■ Challenge ■
Copy every item below word for word, leaving out the pictures.
====== Records for the exercise ======
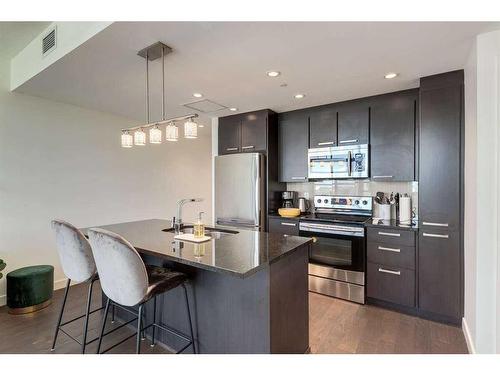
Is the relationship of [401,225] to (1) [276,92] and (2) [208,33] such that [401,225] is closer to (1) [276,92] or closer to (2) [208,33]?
(1) [276,92]

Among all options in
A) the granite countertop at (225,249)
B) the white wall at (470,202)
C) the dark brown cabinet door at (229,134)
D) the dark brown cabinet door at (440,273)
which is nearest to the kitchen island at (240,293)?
the granite countertop at (225,249)

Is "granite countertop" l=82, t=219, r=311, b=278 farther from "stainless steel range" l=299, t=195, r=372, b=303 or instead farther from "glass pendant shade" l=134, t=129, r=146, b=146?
"stainless steel range" l=299, t=195, r=372, b=303

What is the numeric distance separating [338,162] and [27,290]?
12.1 feet

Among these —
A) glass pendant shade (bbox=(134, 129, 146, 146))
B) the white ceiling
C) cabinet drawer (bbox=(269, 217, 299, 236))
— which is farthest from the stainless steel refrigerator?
glass pendant shade (bbox=(134, 129, 146, 146))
======
■ Output for this exercise ■
Is the relationship of [401,225] to (1) [276,92] and (2) [208,33] such that [401,225] is closer to (1) [276,92] or closer to (2) [208,33]?
(1) [276,92]

Among all options in
A) the granite countertop at (225,249)
B) the white wall at (470,202)
C) the dark brown cabinet door at (229,134)
D) the dark brown cabinet door at (440,273)
which is nearest to the kitchen island at (240,293)?
the granite countertop at (225,249)

Is "granite countertop" l=82, t=219, r=311, b=278 farther from "stainless steel range" l=299, t=195, r=372, b=303 or instead farther from "glass pendant shade" l=134, t=129, r=146, b=146?
"stainless steel range" l=299, t=195, r=372, b=303

What is the numeric distance separating [338,162] and [27,290]?
12.1 feet

Among these —
A) glass pendant shade (bbox=(134, 129, 146, 146))
B) the white ceiling
C) cabinet drawer (bbox=(269, 217, 299, 236))
— which is farthest from the stainless steel refrigerator?
glass pendant shade (bbox=(134, 129, 146, 146))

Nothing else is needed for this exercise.